Significant annual increases are a serious impediment to both the continued growth and competitiveness of the dairy processing industry. "These unrelenting increases are starving innovation in this industry," said Curry. "Innovation is happening, but it's coming from food manufacturers searching for more and more non-dairy substitutes for the products they produce for the domestic market, as well as sourcing dairy ingredients internationally for the products they export," continued Curry.

The Canadian processing industry continues to do its part to foster growth in the industry by eliminating costs from the system, and by focusing its efforts on innovation and productivity as core strategies to deliver added value to consumers. "Our ability to keep price increases to a minimum has resulted from improvements in efficiency and reduced margins, but the industry has now reached its capacity and can no longer afford to absorb more price increases," said Curry.

Currently in Canada, food processors pay approximately 20 per cent more for industrial milk versus their U.S. counterparts, while continuing to provide Canadian consumers with lower priced dairy products. The lower priced products provided to Canadians are, therefore, a result of greater efficiencies in the Canadian dairy industry past the farm gate.

The Canadian dairy industry must work with all supply chain partners to build a sustainable industry, which offers consumers a wider range of products at competitive prices.

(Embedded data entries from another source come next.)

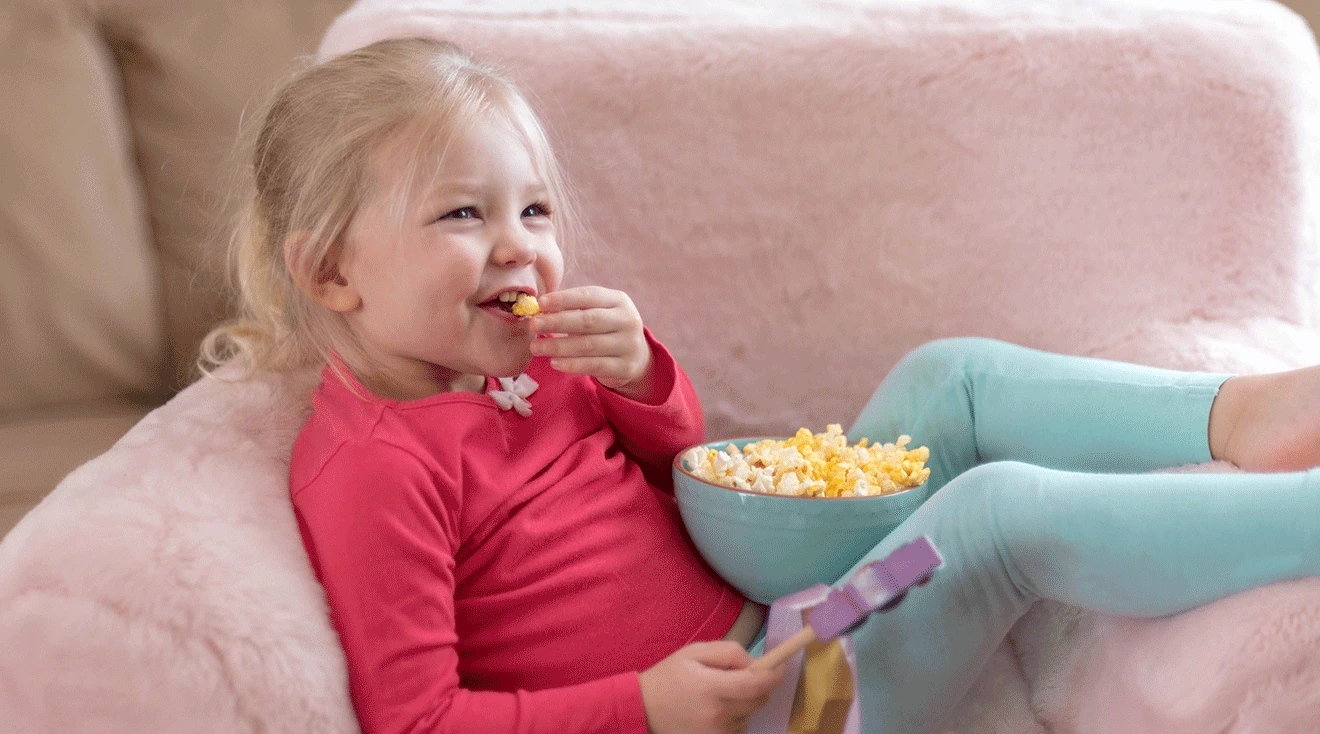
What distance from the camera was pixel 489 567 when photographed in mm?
846

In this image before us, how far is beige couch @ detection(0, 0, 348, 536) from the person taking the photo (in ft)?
4.20

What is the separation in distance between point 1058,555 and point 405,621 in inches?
18.6

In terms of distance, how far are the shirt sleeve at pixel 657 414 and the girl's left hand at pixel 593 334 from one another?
0.12 feet

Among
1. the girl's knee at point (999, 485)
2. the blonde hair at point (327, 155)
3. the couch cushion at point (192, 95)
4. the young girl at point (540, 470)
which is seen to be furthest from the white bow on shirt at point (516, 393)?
the couch cushion at point (192, 95)

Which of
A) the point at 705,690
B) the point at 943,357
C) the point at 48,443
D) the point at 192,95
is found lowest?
the point at 48,443

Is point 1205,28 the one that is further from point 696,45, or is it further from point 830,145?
point 696,45

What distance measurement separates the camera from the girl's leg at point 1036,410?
3.05 feet

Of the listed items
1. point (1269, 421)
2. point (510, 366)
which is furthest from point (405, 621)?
point (1269, 421)

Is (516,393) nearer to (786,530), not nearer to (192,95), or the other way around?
(786,530)

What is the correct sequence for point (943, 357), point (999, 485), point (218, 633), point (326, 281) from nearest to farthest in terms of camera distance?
point (218, 633) < point (999, 485) < point (326, 281) < point (943, 357)

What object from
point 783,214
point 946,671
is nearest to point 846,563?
point 946,671

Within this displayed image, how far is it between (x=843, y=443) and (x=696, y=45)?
0.50 m

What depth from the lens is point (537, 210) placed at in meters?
0.91

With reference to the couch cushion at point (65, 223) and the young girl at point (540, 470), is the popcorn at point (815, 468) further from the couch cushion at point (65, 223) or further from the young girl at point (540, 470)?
the couch cushion at point (65, 223)
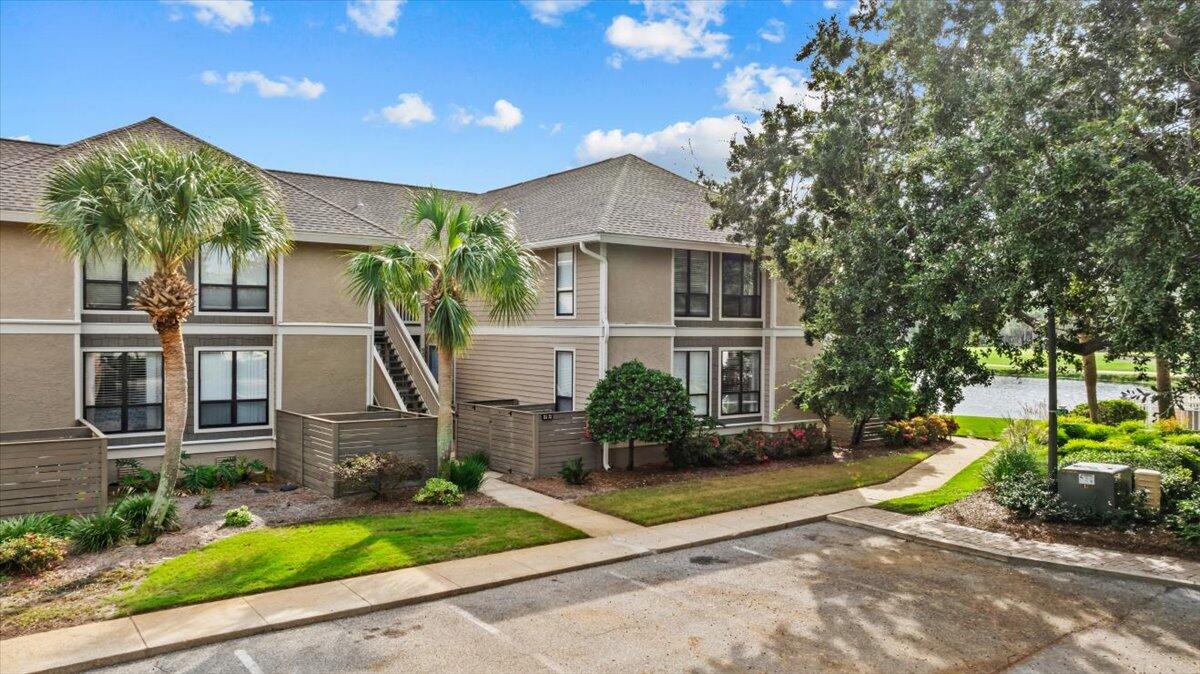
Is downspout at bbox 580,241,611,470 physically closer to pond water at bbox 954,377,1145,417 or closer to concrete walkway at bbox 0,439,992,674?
concrete walkway at bbox 0,439,992,674

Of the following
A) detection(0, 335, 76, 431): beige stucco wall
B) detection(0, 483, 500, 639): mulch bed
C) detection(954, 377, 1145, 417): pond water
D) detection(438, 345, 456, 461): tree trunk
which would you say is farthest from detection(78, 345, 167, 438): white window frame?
detection(954, 377, 1145, 417): pond water

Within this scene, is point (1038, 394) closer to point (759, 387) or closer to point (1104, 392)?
point (1104, 392)

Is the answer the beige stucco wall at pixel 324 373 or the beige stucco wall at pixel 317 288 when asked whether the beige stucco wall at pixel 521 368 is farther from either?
the beige stucco wall at pixel 317 288

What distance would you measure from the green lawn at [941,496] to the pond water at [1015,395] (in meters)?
13.5

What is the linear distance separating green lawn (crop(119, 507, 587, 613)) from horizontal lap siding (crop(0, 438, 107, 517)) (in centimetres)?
268

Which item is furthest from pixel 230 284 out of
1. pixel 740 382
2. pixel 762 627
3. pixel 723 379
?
pixel 762 627

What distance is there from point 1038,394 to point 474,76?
4068cm

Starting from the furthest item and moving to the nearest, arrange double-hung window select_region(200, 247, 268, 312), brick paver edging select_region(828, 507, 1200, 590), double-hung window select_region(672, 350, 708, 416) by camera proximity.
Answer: double-hung window select_region(672, 350, 708, 416), double-hung window select_region(200, 247, 268, 312), brick paver edging select_region(828, 507, 1200, 590)

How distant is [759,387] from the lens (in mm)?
21125

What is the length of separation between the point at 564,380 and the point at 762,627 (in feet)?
36.9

To grow the potential market, the dairy industry has to focus collectively on improving the value and choice of dairy products through innovation, and progressively eliminating unnecessary costs from the system.

FCPMC is the industry association representing over 165 Canadian-operated member companies that manufacture and market food and consumer products. These companies sell their products through retail and foodservice outlets. The food and beverage manufacturing industry employs over 214,000 Canadians, contributes 12.1 per cent (over $15 billion) of the Manufacturing Gross Domestic Product, and purchases 35 per cent of Canadian agricultural products.